So I gave up my ego, answered his challenges with ridiculous honesty, afforded myself as little pride as the circumstances and the relationship afforded him, admitted the seeming absurdity of my role (I'm here to help you, Kevin. How? I'm attempting to forge a community with the homeless. Why? Because I care), and maybe most importantly, listened to his stories and asked him endless questions. Eventually he stopped the mind games and he stopped hating me.
After a while he started making me cups of tea, shared his tobacco, and we started having authentic conversations. By way of friendship he offered me a tobacco tin given to him in prison by a man serving a life sentence. It's corny sentiment now, but in the insular world we were living in, where even sentiment and expression were ghettoized, corniness had currency. And we got along. We'd tramp around London together, making each other roll-ups, playing with social service jargon. I'd ask for his advice, ask him foolish questions and he'd make me laugh, though I could never return the favor. I'd huddle up next to him on the ground at London Bridge station, hoods and hats, letting the passersby buy us McDonald's tea, troubling the crowd with our presence.

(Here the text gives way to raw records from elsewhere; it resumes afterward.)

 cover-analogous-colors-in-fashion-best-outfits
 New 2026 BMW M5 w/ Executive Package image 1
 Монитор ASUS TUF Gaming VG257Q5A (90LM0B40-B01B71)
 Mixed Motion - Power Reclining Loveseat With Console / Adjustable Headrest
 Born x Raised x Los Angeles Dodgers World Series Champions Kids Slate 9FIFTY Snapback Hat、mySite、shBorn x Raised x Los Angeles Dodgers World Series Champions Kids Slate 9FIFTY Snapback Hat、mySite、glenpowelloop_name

This is part of the attraction of the street life: those moments when you're curled up on the pavement, freedom gear slung over your back, cocky in your rebel-as-loser pose. You're the outsider who can sit on the sidelines and laugh at the misguided straights rushing by with their ridiculous attempts at charity (go ahead, try and help me), and at the parade of journalists, urban anthropologists, volunteers, caseworkers, clergy who are somehow dependent on you. If Kevin were to take the next step up and, say, get a job sweeping the footbridge instead of playing homeless on it, all the power and attention he commanded would dissipate and people would likely pass him by without a word.

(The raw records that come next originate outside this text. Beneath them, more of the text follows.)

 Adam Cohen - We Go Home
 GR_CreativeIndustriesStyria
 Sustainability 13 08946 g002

When I last saw him he told me he was going to steal a van and seek out a community of witches in Wales and eventually fix up a derelict cottage to live in. Before I left England I gave him my poncho and a tartan overshirt and we exchanged addresses. Less then a month later he died in his flat of a drug overdose. He lay there for three weeks, his dog barking inside the apartment, before his body was discovered.

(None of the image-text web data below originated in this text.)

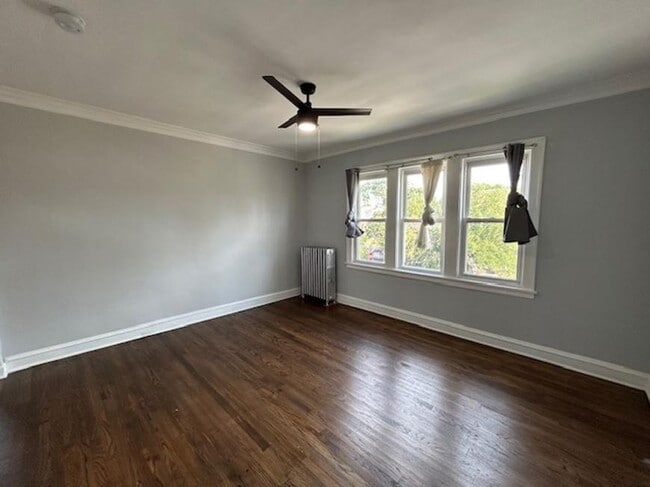 Building Photo - 2 bedroom in Chicago IL 60641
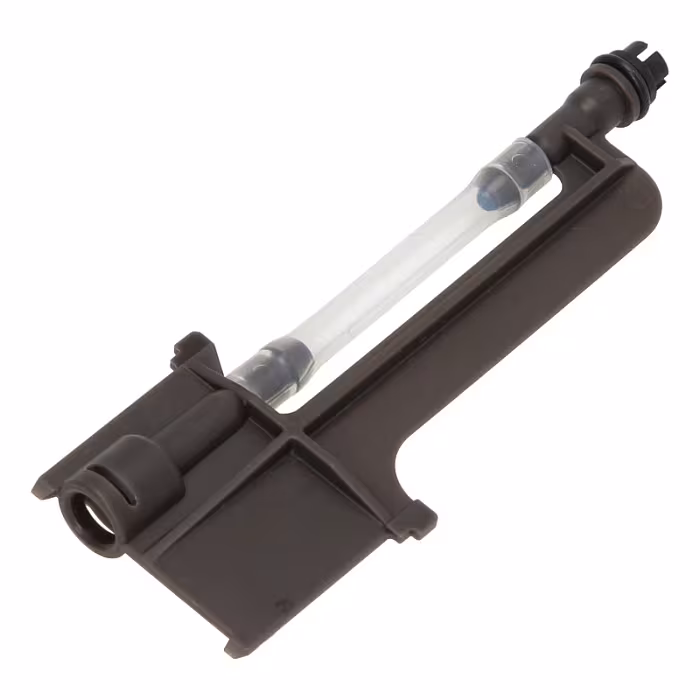 Rura wznosząca 15465 — zdjęcie 2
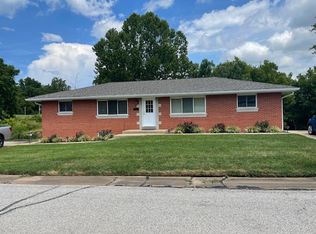 1760 Astra Way #D, Arnold, MO 63010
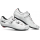 Sidi ROAD Genius 10 white white 41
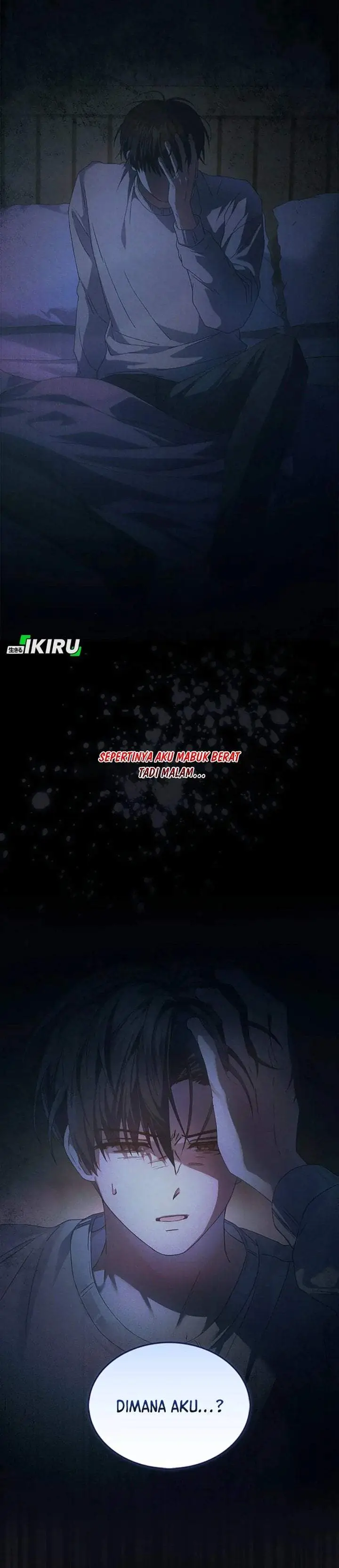 image-komik-debut-or-die-chapter-66-18/42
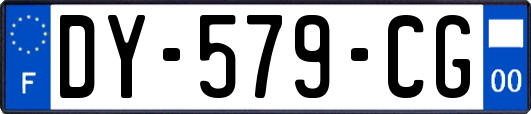 DY-579-CG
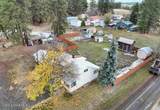 602 Spalding Ave. - Photo 10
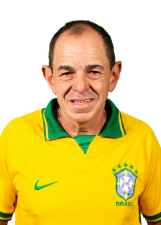 Foto de VALDIR DE PAULA XAVIER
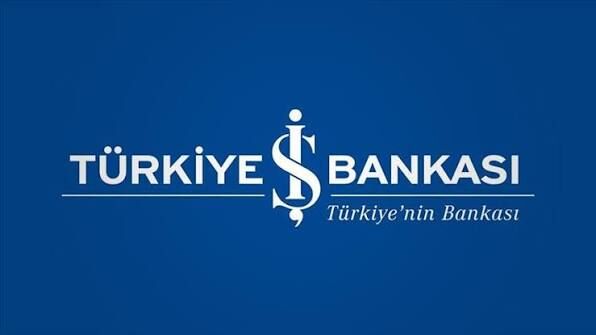 Samsun’daki İş Bankası müşterilerini ilgilendiren değişim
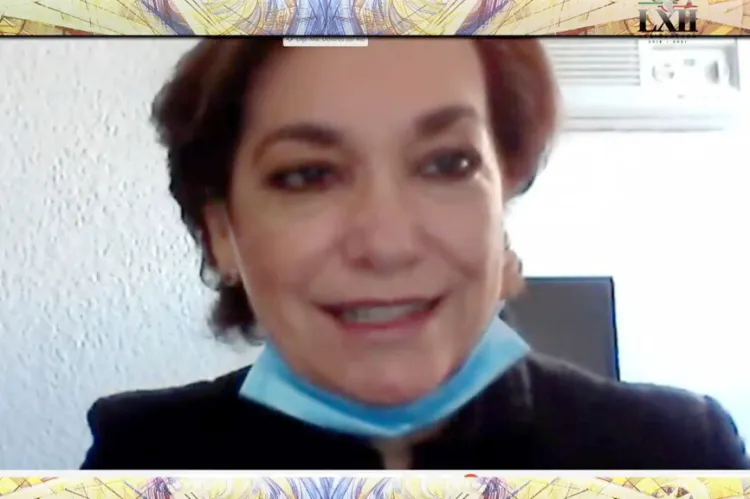 Necesaria reglamentación anticorrupción en municipios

For two months I lived as a volunteer in the Simon community homeless shelter in London. Or more accurately, I was a reporter acting as a volunteer, in the odd position of trying to alternately report on and alleviate the problems of the people I met. The idea was to see why people were attracted to volunteer work and explore the intersection where charity and need met, an area most famously characterized by Orwell in "Down and Out in Paris and London" with the comment, "A man receiving charity practically always hates his benefactor."
Is there a way to overcome that hate? To eliminate the inequality and the contrivance that usually surround the relationship between the caregiver and the cared for? How much of the volunteer's impulse to help is voyeurism, eagerness to get a good seat at the homeless freak show? Or is it the idea that being with people so close to the abyss somehow affords meaning to everybody involved? And how do you dispense charity when the people you work with know the talk, the system, the game, so well (one man on the street always hung a "Do Not Disturb" sign on his sleeping bag so the early morning tea runs wouldn't wake him), in an age when helping and denying help to the homeless have become as much a cliché as yet another article on how the other half lives during December?